5. He pointed out that California law regulating universities and state-funded institutions probably would not apply to a non-profit organization like Pacifica.
6. Goldsby suggested that the intersection of Federal and State laws and regulations with respect to diversity might create a precedent- setting case as pertains to diversity requirements at Pacifica. An explanation is in order: Pacifica is a minority organization according to the CPB. As such, it qualifies for different conditions for funding as does a non- minority organization. Minority organizations have to receive lower thresholds of financial support from their listeners to qualify for CPB matching funds than do non-minority organizations. Pacifica qualifies as a minority organization in part because of the racial composition of its National Board. The courts have required that Pacifica democratize. This sets up a tension and a contradiction between the requirements of the CPB and the requirement for elections - if those elections are to be held without diversity requirements - that could result in serious material harm to the Pacifica Foundation. In other words, Pacifica might lose a significant portion of its CPB funding, funding it can ill-afford to lose in the current economic crisis.
7. Finally, with respect to the specificities of the law, Goldsby suggested an oblique possibility that pertains primarily to Constitutional law. He said that religious organizations are able, on the basis of their mission, to include or exclude groups according to their beliefs, at will. He speculated that any groups' mission might be construed to have an equal moral and legal weight, as does the mission of a religious organization.

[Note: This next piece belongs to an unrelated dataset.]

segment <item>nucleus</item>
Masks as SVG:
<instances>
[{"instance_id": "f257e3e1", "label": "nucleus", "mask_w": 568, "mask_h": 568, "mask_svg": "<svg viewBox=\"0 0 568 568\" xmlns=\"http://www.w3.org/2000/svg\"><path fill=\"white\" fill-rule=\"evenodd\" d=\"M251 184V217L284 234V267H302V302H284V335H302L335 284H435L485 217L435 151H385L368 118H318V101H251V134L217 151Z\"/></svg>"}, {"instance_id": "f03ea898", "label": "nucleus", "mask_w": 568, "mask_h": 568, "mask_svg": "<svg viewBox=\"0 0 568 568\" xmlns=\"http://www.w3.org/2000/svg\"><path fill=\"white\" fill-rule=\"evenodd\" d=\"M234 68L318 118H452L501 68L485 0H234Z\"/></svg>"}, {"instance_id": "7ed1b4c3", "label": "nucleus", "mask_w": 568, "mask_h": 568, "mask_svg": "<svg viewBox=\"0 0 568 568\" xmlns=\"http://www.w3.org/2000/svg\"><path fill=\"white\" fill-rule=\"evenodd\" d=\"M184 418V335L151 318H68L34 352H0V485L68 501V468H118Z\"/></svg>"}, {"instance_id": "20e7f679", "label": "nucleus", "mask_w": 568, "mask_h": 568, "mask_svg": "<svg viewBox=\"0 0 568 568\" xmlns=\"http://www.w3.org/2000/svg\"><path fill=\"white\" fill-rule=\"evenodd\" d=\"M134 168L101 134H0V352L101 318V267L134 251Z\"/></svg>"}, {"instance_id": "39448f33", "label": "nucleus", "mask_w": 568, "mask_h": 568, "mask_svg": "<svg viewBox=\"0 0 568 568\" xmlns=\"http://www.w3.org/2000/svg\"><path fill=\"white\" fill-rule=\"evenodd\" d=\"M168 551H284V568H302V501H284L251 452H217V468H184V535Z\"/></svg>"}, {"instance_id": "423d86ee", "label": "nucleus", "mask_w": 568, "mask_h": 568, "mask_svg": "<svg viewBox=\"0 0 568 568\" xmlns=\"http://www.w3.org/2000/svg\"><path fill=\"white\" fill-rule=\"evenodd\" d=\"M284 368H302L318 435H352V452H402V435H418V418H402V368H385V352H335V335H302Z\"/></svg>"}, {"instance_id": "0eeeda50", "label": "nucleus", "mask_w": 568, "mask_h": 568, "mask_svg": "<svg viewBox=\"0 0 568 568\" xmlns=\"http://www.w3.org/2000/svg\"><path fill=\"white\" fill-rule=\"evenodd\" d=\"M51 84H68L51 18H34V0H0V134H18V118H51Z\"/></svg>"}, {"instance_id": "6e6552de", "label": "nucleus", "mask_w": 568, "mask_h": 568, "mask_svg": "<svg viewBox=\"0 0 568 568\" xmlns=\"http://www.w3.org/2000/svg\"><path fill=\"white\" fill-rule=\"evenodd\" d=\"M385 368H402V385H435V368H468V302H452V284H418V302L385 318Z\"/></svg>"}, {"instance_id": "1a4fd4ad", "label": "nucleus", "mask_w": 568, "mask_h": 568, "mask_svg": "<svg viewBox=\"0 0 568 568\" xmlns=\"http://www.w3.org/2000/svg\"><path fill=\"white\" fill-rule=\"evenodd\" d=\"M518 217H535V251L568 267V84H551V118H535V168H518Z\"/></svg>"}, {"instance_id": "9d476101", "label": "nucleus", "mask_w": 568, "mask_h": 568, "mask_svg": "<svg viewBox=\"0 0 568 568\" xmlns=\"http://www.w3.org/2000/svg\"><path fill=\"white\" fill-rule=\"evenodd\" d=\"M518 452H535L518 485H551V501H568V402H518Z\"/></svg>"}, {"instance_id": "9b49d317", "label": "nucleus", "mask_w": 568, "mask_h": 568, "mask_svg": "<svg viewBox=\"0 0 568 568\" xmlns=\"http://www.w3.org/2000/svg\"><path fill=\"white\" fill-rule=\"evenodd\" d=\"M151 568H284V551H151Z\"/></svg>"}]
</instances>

Goldsby suggested that, if experts in civil rights law were to find that diversity requirements were illegal, then several options might be available for restructuring an elections process:
1. He said the most solid possibility for ensuring diversity would be to create geographic districts for representation, much as the Congress and State Legislatures do. He suggested that this kind of structure would be very difficult for any group to challenge insofar as the Federal Government itself utilizes this principle.
2. Goldsby said that, in his opinion, setting up a requirement that the candidate pool must include enough candidates of color and enough women to make the fulfillment of diversity goals possible would be legally sound.
3. He said that setting requirements for the setting aside of seats on the basis of economic class would be legally acceptable.
4. He said that listing candidates on a ballot according to their ethnicity and gender would be legally acceptable.
5. Goldsby maintained that setting aside seats for collectives who are involved in the life of the station, as per the proposed KPFK Program Council model, would be legally sound.
He suggested that some form of the "Hybrid Model" might work if groups were not excluded from forming their own constituencies.
Finally, Goldsby was of the opinion that if diversity requirements were made a matter of policy, but not included in the Bylaws, Pacifica would most likely avoid any inspection or audits by the IRS or the Attorney General, given that only Bylaws changes, but not changes in policy, must be submitted to those authorities.